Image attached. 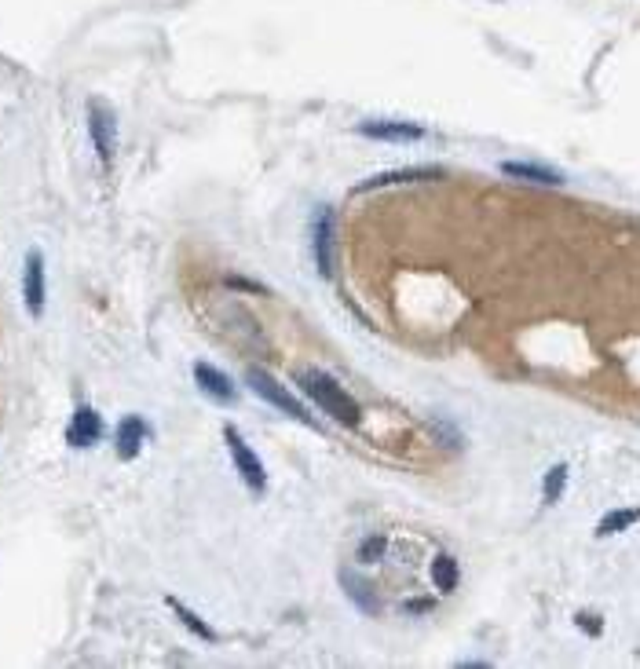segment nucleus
Returning <instances> with one entry per match:
<instances>
[{
	"label": "nucleus",
	"mask_w": 640,
	"mask_h": 669,
	"mask_svg": "<svg viewBox=\"0 0 640 669\" xmlns=\"http://www.w3.org/2000/svg\"><path fill=\"white\" fill-rule=\"evenodd\" d=\"M297 384L304 388L311 403L319 406L322 414H330L333 421H341L344 428H355L359 425V403H355L352 395L344 392L341 384L333 381L330 373L322 370H300L297 373Z\"/></svg>",
	"instance_id": "nucleus-1"
},
{
	"label": "nucleus",
	"mask_w": 640,
	"mask_h": 669,
	"mask_svg": "<svg viewBox=\"0 0 640 669\" xmlns=\"http://www.w3.org/2000/svg\"><path fill=\"white\" fill-rule=\"evenodd\" d=\"M224 439H227V454H231V461H235V468H238V476L246 479V487L253 490V494H264V490H267V472H264V461H260V454H256L253 446L238 436L231 425L224 428Z\"/></svg>",
	"instance_id": "nucleus-2"
},
{
	"label": "nucleus",
	"mask_w": 640,
	"mask_h": 669,
	"mask_svg": "<svg viewBox=\"0 0 640 669\" xmlns=\"http://www.w3.org/2000/svg\"><path fill=\"white\" fill-rule=\"evenodd\" d=\"M249 388H253L256 395H260V399H264V403H271L275 406V410H282V414L286 417H293V421H304V425H308L311 417H308V410H304V406L297 403V399H293V395L286 392V388H282V384L275 381V377H271V373H264V370H249Z\"/></svg>",
	"instance_id": "nucleus-3"
},
{
	"label": "nucleus",
	"mask_w": 640,
	"mask_h": 669,
	"mask_svg": "<svg viewBox=\"0 0 640 669\" xmlns=\"http://www.w3.org/2000/svg\"><path fill=\"white\" fill-rule=\"evenodd\" d=\"M88 136H92V147H96L99 161L110 169L114 161V150H118V121L103 103H92L88 107Z\"/></svg>",
	"instance_id": "nucleus-4"
},
{
	"label": "nucleus",
	"mask_w": 640,
	"mask_h": 669,
	"mask_svg": "<svg viewBox=\"0 0 640 669\" xmlns=\"http://www.w3.org/2000/svg\"><path fill=\"white\" fill-rule=\"evenodd\" d=\"M22 300L33 319L44 315V300H48V278H44V256L41 249H30L26 256V271H22Z\"/></svg>",
	"instance_id": "nucleus-5"
},
{
	"label": "nucleus",
	"mask_w": 640,
	"mask_h": 669,
	"mask_svg": "<svg viewBox=\"0 0 640 669\" xmlns=\"http://www.w3.org/2000/svg\"><path fill=\"white\" fill-rule=\"evenodd\" d=\"M311 253L322 275H333V213L322 205L311 216Z\"/></svg>",
	"instance_id": "nucleus-6"
},
{
	"label": "nucleus",
	"mask_w": 640,
	"mask_h": 669,
	"mask_svg": "<svg viewBox=\"0 0 640 669\" xmlns=\"http://www.w3.org/2000/svg\"><path fill=\"white\" fill-rule=\"evenodd\" d=\"M359 136L377 139V143H417V139H425V128L414 121H363Z\"/></svg>",
	"instance_id": "nucleus-7"
},
{
	"label": "nucleus",
	"mask_w": 640,
	"mask_h": 669,
	"mask_svg": "<svg viewBox=\"0 0 640 669\" xmlns=\"http://www.w3.org/2000/svg\"><path fill=\"white\" fill-rule=\"evenodd\" d=\"M194 381H198V388H202L209 399H216V403H235L238 388L224 370H216L209 362H194Z\"/></svg>",
	"instance_id": "nucleus-8"
},
{
	"label": "nucleus",
	"mask_w": 640,
	"mask_h": 669,
	"mask_svg": "<svg viewBox=\"0 0 640 669\" xmlns=\"http://www.w3.org/2000/svg\"><path fill=\"white\" fill-rule=\"evenodd\" d=\"M502 172L509 180L538 183V187H564V172L549 169L542 161H502Z\"/></svg>",
	"instance_id": "nucleus-9"
},
{
	"label": "nucleus",
	"mask_w": 640,
	"mask_h": 669,
	"mask_svg": "<svg viewBox=\"0 0 640 669\" xmlns=\"http://www.w3.org/2000/svg\"><path fill=\"white\" fill-rule=\"evenodd\" d=\"M103 439V417L92 410V406H81L66 428V443L77 446V450H85V446H96Z\"/></svg>",
	"instance_id": "nucleus-10"
},
{
	"label": "nucleus",
	"mask_w": 640,
	"mask_h": 669,
	"mask_svg": "<svg viewBox=\"0 0 640 669\" xmlns=\"http://www.w3.org/2000/svg\"><path fill=\"white\" fill-rule=\"evenodd\" d=\"M143 439H147V425H143V417H125L118 425V454L125 457H136L139 446H143Z\"/></svg>",
	"instance_id": "nucleus-11"
},
{
	"label": "nucleus",
	"mask_w": 640,
	"mask_h": 669,
	"mask_svg": "<svg viewBox=\"0 0 640 669\" xmlns=\"http://www.w3.org/2000/svg\"><path fill=\"white\" fill-rule=\"evenodd\" d=\"M439 176H443L439 169H395V172H381L374 180H366L363 191H370V187H392V183H410V180H439Z\"/></svg>",
	"instance_id": "nucleus-12"
},
{
	"label": "nucleus",
	"mask_w": 640,
	"mask_h": 669,
	"mask_svg": "<svg viewBox=\"0 0 640 669\" xmlns=\"http://www.w3.org/2000/svg\"><path fill=\"white\" fill-rule=\"evenodd\" d=\"M637 520H640V509H615V512H608V516L597 523V538H611V534L630 531Z\"/></svg>",
	"instance_id": "nucleus-13"
},
{
	"label": "nucleus",
	"mask_w": 640,
	"mask_h": 669,
	"mask_svg": "<svg viewBox=\"0 0 640 669\" xmlns=\"http://www.w3.org/2000/svg\"><path fill=\"white\" fill-rule=\"evenodd\" d=\"M432 582H436L439 593H454L458 589V560L454 556H436V563H432Z\"/></svg>",
	"instance_id": "nucleus-14"
},
{
	"label": "nucleus",
	"mask_w": 640,
	"mask_h": 669,
	"mask_svg": "<svg viewBox=\"0 0 640 669\" xmlns=\"http://www.w3.org/2000/svg\"><path fill=\"white\" fill-rule=\"evenodd\" d=\"M564 487H567V465L549 468V472H545V487H542L545 501H549V505H556V501H560V494H564Z\"/></svg>",
	"instance_id": "nucleus-15"
},
{
	"label": "nucleus",
	"mask_w": 640,
	"mask_h": 669,
	"mask_svg": "<svg viewBox=\"0 0 640 669\" xmlns=\"http://www.w3.org/2000/svg\"><path fill=\"white\" fill-rule=\"evenodd\" d=\"M169 607H172V611H176V615H180V618H183V626H191V629H194V633H198V637H205V640H213V629H209V626H202V622H198V618H194V615H191V611H187V607H183V604H180V600H169Z\"/></svg>",
	"instance_id": "nucleus-16"
}]
</instances>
·····
> [WHAT YOU SHOULD DO]
Can you show every line of the material above that contains the string "instances"?

> [SOLUTION TO THE EXERCISE]
Returning <instances> with one entry per match:
<instances>
</instances>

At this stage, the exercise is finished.